:: Work task ::
Find how many lines in this data contain the string "burst". Respond with only that number.

(Collected data)
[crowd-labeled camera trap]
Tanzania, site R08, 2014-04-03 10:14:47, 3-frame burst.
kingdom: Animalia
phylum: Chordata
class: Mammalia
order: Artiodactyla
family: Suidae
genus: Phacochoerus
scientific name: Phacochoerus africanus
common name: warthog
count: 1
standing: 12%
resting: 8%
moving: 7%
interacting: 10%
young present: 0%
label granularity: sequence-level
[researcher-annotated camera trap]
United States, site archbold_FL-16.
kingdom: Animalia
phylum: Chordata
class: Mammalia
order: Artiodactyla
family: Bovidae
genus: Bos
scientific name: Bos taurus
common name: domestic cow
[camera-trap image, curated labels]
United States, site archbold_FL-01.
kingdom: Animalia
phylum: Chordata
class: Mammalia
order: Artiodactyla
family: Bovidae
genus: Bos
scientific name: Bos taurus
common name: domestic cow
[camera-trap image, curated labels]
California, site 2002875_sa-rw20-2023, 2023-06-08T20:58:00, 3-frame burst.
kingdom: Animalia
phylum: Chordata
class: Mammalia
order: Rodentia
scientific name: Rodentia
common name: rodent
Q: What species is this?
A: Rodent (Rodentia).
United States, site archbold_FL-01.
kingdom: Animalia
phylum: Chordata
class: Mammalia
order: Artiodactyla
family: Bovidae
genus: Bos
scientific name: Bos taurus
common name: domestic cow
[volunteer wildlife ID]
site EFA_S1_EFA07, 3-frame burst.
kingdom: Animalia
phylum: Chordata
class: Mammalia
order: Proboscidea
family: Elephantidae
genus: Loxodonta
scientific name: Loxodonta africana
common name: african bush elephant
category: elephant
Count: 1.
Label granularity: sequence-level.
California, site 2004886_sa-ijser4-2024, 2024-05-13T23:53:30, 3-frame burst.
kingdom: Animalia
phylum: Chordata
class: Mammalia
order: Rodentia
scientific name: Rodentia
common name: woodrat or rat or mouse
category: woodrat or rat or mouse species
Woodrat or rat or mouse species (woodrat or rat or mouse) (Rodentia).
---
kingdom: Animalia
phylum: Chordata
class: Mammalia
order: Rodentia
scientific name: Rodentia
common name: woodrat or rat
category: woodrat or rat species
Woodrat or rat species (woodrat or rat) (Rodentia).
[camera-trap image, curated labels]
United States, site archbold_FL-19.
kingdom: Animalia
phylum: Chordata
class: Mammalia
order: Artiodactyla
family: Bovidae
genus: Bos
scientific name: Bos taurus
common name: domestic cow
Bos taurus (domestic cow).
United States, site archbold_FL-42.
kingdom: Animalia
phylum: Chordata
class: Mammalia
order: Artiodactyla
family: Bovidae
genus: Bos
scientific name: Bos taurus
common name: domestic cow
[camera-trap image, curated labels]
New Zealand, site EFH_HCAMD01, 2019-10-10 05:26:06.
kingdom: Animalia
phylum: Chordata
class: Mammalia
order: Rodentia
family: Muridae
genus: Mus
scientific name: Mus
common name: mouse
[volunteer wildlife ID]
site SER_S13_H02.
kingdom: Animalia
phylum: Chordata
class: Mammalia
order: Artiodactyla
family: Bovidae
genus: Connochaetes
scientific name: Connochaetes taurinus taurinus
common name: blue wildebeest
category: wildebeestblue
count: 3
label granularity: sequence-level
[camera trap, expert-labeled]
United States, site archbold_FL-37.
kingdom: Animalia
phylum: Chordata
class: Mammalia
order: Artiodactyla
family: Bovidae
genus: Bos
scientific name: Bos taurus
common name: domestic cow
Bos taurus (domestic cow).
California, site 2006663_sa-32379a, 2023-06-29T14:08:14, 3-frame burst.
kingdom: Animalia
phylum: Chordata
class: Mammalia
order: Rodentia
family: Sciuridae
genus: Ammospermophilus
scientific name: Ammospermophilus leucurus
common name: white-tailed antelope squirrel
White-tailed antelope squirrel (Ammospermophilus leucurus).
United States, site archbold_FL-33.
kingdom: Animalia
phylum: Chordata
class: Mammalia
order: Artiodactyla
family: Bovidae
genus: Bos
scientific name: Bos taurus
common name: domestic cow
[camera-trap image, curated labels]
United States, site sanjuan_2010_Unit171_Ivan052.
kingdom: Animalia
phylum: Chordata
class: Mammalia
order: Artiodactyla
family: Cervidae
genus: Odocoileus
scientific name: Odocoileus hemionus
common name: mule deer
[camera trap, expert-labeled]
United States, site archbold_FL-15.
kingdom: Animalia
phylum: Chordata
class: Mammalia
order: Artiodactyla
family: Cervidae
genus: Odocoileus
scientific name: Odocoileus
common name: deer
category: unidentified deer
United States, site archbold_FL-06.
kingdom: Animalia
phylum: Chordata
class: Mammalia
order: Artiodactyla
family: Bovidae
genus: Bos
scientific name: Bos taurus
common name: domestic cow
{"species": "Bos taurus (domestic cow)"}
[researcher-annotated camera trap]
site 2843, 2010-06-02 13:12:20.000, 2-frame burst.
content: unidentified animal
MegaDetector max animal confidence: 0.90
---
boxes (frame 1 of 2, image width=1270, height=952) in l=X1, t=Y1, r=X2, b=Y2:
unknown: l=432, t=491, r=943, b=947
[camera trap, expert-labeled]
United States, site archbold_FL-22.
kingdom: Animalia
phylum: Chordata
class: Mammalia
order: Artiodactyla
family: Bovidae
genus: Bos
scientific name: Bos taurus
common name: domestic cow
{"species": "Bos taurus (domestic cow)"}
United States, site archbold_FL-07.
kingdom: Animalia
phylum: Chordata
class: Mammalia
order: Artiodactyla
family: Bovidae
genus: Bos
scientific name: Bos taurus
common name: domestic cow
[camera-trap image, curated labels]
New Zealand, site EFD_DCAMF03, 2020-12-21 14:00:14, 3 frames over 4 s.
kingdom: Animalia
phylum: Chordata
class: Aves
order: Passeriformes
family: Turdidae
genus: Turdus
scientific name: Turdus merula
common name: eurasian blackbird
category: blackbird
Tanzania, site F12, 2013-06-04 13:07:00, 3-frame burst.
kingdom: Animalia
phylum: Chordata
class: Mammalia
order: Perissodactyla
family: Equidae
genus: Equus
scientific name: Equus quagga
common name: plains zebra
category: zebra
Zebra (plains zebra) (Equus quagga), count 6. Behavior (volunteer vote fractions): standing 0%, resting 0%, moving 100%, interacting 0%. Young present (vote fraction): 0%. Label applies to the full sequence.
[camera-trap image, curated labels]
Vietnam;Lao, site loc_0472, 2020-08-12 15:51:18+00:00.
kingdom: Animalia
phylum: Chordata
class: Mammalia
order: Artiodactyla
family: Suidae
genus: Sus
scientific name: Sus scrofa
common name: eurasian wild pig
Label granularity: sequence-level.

:: Answer ::
7